Bonjour! This is my 30th post!

To celebrate reaching this mini-goal that I’d set for myself when I started this blog about eight months ago (January 2018), I thought it’d be a good idea to go to the very beginning and share my story about how I became a fan of all things French!

my constant companion in college

The year was 1985. I was at SFO waiting for a relative’s flight to arrive. To pass the time, I went to one of the many airport shops with the sole intent to buy some Flicks, those chocolate candy disks sold in cardboard tubes.

Photo: All About the 1970s (at) blogspot

While in the store, I flipped through some magazines and perused the paperbacks. Then a French-English phrasebook caught my eye. I looked through it and I was entranced.

  • It seemed like many of the letters were not pronounced; lots of silent h’s and t’s
  • Some words had interesting accent marks, like hats over vowels (ô) or a squiggle under the letter c (ç)
  • Many words had the letters q, x, and z in them, which is rare in English
  • And did I mention those fascinating accent marks?

I was hooked. This new language was like a puzzle I wanted to put together. It was a code I wanted to crack.

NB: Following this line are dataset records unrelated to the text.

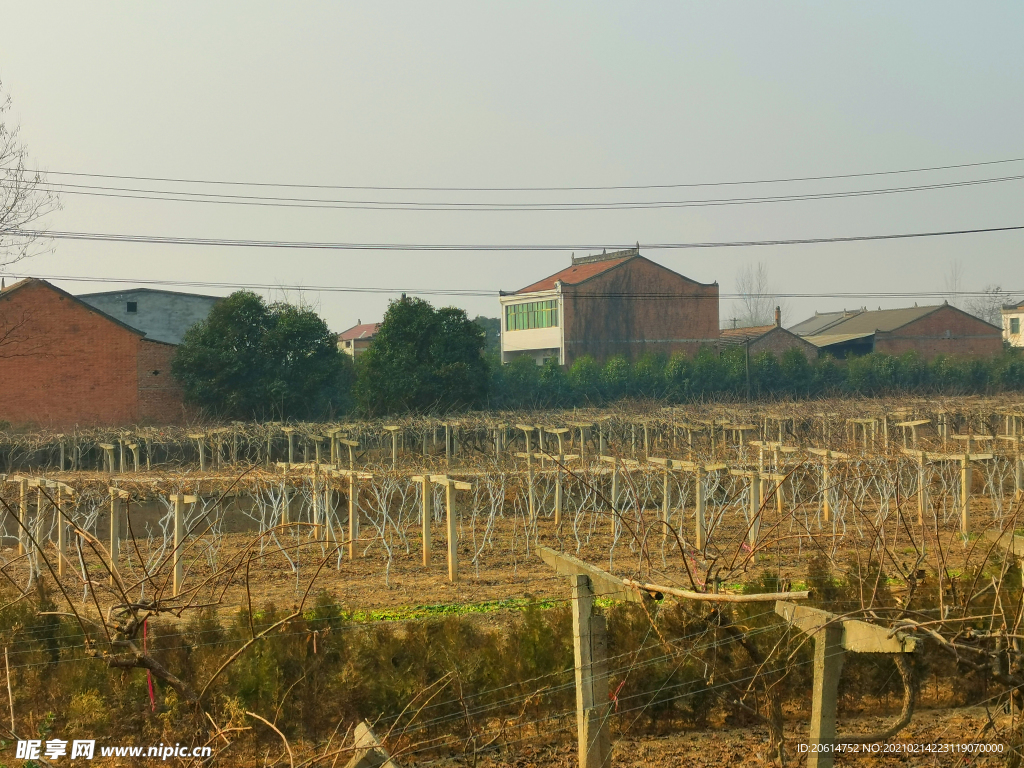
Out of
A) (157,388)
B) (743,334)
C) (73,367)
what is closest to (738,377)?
(743,334)

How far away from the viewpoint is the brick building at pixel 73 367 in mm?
28641

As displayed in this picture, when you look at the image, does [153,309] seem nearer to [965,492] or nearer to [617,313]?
[617,313]

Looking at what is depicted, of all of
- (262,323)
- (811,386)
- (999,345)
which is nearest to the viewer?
(262,323)

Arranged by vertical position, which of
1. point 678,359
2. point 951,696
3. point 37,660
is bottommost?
point 951,696


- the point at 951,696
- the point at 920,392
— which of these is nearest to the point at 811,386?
the point at 920,392

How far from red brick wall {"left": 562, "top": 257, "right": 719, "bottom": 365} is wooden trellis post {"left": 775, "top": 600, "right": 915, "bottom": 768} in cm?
4038

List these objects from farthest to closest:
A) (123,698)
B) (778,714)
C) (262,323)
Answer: (262,323), (123,698), (778,714)

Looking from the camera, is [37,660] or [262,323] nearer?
Result: [37,660]

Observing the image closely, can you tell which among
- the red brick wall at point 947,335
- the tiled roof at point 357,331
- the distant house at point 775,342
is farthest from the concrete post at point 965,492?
the tiled roof at point 357,331

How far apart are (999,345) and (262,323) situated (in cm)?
3935

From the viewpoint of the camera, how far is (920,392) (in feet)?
124

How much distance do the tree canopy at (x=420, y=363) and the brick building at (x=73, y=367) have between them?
5999 millimetres

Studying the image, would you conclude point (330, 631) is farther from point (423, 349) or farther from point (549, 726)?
point (423, 349)

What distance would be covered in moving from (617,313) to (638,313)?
1.03 meters
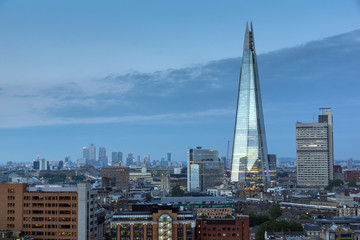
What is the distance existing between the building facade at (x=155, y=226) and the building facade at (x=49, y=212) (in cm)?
502

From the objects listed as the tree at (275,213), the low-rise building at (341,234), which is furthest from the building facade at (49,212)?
the tree at (275,213)

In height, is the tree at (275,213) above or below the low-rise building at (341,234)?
below

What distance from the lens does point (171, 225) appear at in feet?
264

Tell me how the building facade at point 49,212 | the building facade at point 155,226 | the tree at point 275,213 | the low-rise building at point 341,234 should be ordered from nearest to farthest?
1. the building facade at point 49,212
2. the building facade at point 155,226
3. the low-rise building at point 341,234
4. the tree at point 275,213

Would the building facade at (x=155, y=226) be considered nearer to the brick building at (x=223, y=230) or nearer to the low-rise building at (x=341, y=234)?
the brick building at (x=223, y=230)

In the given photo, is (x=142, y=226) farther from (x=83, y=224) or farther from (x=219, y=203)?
(x=219, y=203)

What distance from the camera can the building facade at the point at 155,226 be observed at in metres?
80.4

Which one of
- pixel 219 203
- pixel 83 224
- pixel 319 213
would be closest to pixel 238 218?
pixel 83 224

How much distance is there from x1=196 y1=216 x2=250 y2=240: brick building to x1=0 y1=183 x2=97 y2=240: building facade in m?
16.0

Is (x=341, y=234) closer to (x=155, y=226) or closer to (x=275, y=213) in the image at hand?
(x=155, y=226)

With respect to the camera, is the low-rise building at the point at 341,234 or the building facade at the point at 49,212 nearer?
the building facade at the point at 49,212

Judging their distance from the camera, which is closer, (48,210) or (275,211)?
(48,210)

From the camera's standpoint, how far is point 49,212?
75688mm

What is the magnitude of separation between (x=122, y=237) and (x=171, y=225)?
6795 millimetres
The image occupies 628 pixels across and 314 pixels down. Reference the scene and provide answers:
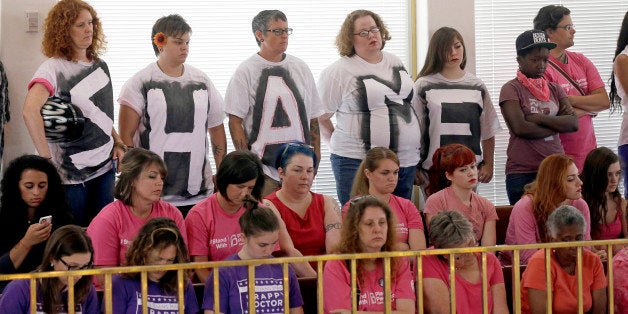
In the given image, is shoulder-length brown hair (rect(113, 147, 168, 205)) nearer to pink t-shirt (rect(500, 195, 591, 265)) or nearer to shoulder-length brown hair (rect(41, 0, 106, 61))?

Around the same time, I discovered the music of Corey Hart, one of my all-time favorite singer/songwriters. Although his hits like, Sunglasses At Night and Never Surrender are in English, he was quoted in a teen magazine saying that he was bilingual in English and French since he’s from Montréal, a city in the French-speaking region of Québec, Canada.

Soon after that, I started watching a new program on PBS, called French In Action. In each episode of the instructional series, characters named Mireille, Marie-Laure, and Robert would act out the grammar lessons in the Capretz Method. It was fun to see all the Parisian sights featured in the episodes, too.

Photos from IMDb

It seemed to me that all of these signs were leading me somewhere…I wanted to know more. A Francophile is born! But it wasn’t enough. I decided I wanted to learn how to speak French, too!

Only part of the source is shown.